Thanks wrenfrost56-- glad you enjoyed the hub and Dorothy Parker. She was a very funny lady who drank a lot of martinis ( and considering the poem, I bet she got invited to a lot of parties too:-))

wrenfrost56 from U.K. on June 15, 2012:

Ace hub, great recipe and I love the Parker poem. :D

Roberta Kyle (author) from Central New Jersey on June 15, 2012:

ooops-- just noticed my typo. That is liked, not lied, Kaili-- sorry

Roberta Kyle (author) from Central New Jersey on June 14, 2012:

Glad you lied it Kaili-- Martinis are definitely for sipping not gulping. They pack quite a wallup. Thanks for stopping by. Nice to see you and thanks too for following me.
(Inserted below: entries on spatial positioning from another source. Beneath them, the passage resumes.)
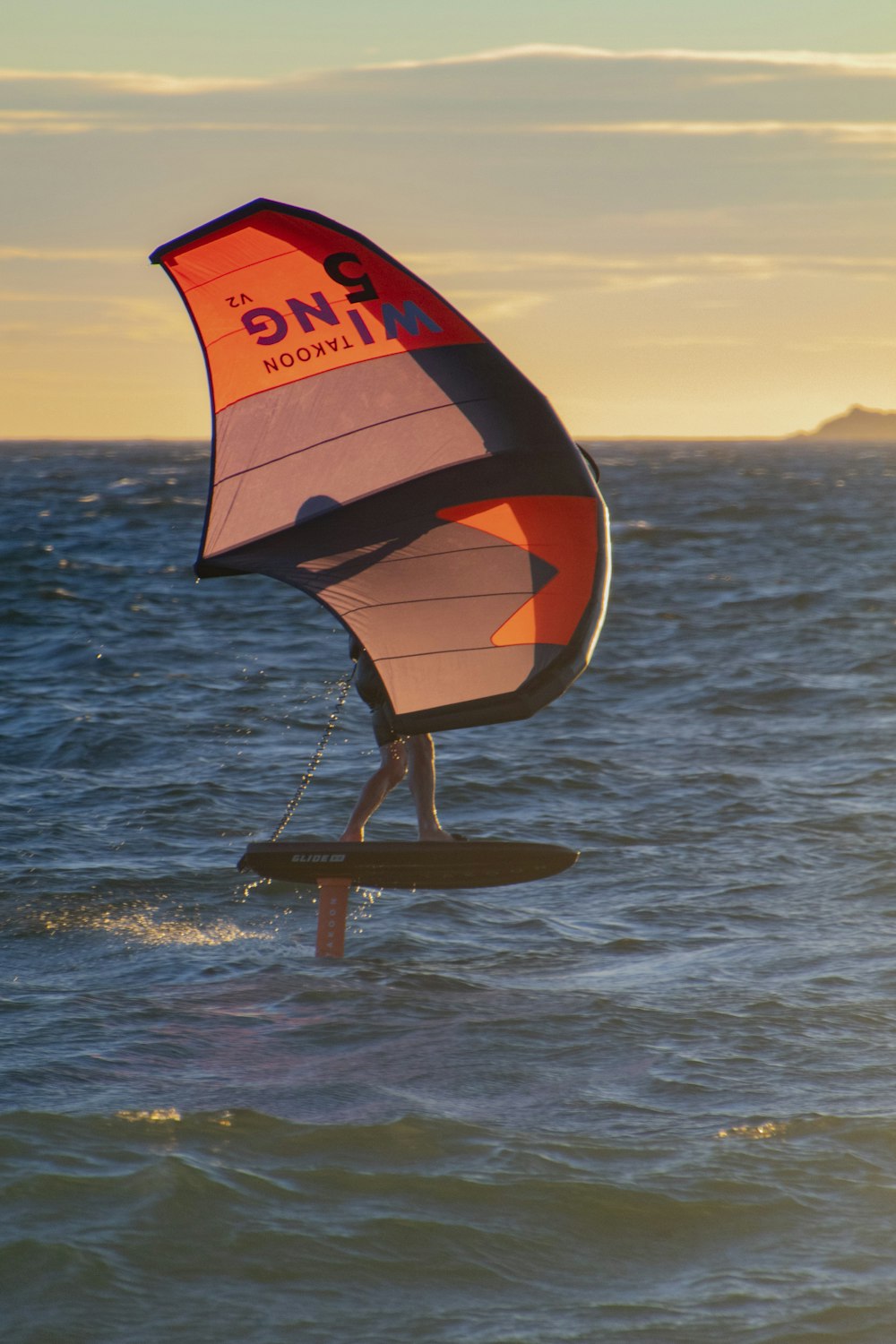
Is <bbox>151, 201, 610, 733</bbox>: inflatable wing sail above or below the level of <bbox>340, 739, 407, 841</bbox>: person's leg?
Answer: above

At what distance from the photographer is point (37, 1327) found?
5344mm

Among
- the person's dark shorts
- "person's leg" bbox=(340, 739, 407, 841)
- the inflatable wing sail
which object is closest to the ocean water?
"person's leg" bbox=(340, 739, 407, 841)

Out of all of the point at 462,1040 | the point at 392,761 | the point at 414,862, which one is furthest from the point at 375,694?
the point at 462,1040

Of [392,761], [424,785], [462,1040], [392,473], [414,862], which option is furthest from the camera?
[392,761]

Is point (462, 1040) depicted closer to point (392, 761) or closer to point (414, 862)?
point (414, 862)

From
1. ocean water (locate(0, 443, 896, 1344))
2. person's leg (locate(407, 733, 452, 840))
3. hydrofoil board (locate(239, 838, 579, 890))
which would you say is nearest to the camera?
ocean water (locate(0, 443, 896, 1344))

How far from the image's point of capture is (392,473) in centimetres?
794

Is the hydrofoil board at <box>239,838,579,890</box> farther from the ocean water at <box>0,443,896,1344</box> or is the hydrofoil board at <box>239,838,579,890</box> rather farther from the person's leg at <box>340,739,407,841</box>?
the ocean water at <box>0,443,896,1344</box>

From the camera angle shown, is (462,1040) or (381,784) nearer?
(462,1040)

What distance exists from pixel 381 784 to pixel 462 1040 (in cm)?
169

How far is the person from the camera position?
8.38 meters

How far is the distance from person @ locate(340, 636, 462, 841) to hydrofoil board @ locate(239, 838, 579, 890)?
0.19 meters

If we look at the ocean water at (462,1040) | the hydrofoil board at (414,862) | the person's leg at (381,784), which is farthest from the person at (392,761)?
the ocean water at (462,1040)

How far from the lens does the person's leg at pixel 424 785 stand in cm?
848
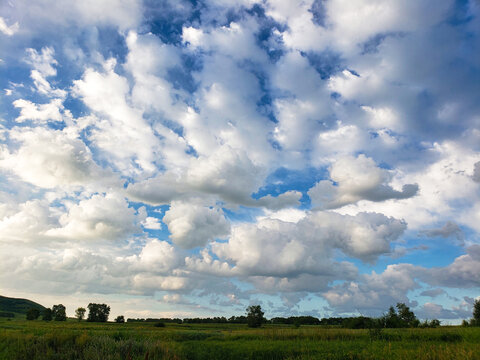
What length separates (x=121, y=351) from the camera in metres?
26.3

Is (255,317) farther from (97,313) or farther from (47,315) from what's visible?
(47,315)

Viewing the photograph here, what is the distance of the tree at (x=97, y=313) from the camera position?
179000 millimetres

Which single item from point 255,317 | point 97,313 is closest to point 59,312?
point 97,313

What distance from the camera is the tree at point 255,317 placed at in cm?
15546

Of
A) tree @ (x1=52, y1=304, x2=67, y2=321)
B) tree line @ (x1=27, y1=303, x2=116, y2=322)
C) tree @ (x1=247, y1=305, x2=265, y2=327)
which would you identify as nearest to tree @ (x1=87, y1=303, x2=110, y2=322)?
tree line @ (x1=27, y1=303, x2=116, y2=322)

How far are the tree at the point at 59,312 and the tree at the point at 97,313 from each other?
80.8ft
I'm following you back now and looking forward to reading your hubs

Kaili Bisson from Canada on June 14, 2012:

Wonderful Hub! I like martinis when I want to sip something slowly...

Roberta Kyle (author) from Central New Jersey on June 14, 2012:

Cheers, Kitty and Simone. Glad you liked the hub. Kitty I'm with you and Frieda when it comes to Bacontinis. Somebody is making them with Acai berries in them too-- Give me a break!!!

And yes, Simone--A bartender named Martinez in San Francisco is said to have made the first martini in 1860. I bet the gold rush had something to do with it too.

Simone Haruko Smith from San Francisco on June 14, 2012:

Oh, I love the idea of martinis having their origins in San Francisco! What a fascinating Hub. Love it!

Kitty Fields from Summerland on June 14, 2012:

I love martinis, but Frieda has it right, not too sure about the bacon martini! Yikes. But this hub was awesome...thanks for sharing this martini recipe with us!

Roberta Kyle (author) from Central New Jersey on June 14, 2012:

haha Frieda-- go for it. double oh seven is my kind of guy for sure. And I'm sure he'll take you up on your offer. Can you believe " bacontinis"??? noooooooooonot that!!!

Frieda Babbley from Saint Louis, MO on June 14, 2012:

Not so sure I'm too keen on that bacon vodka martini... Simple recipe. Great history. And of course, no martini would be complete without Bond, James Bond. I think I'll invite him over for one. Think he'll take me up on that? If I promise to shake and not stir?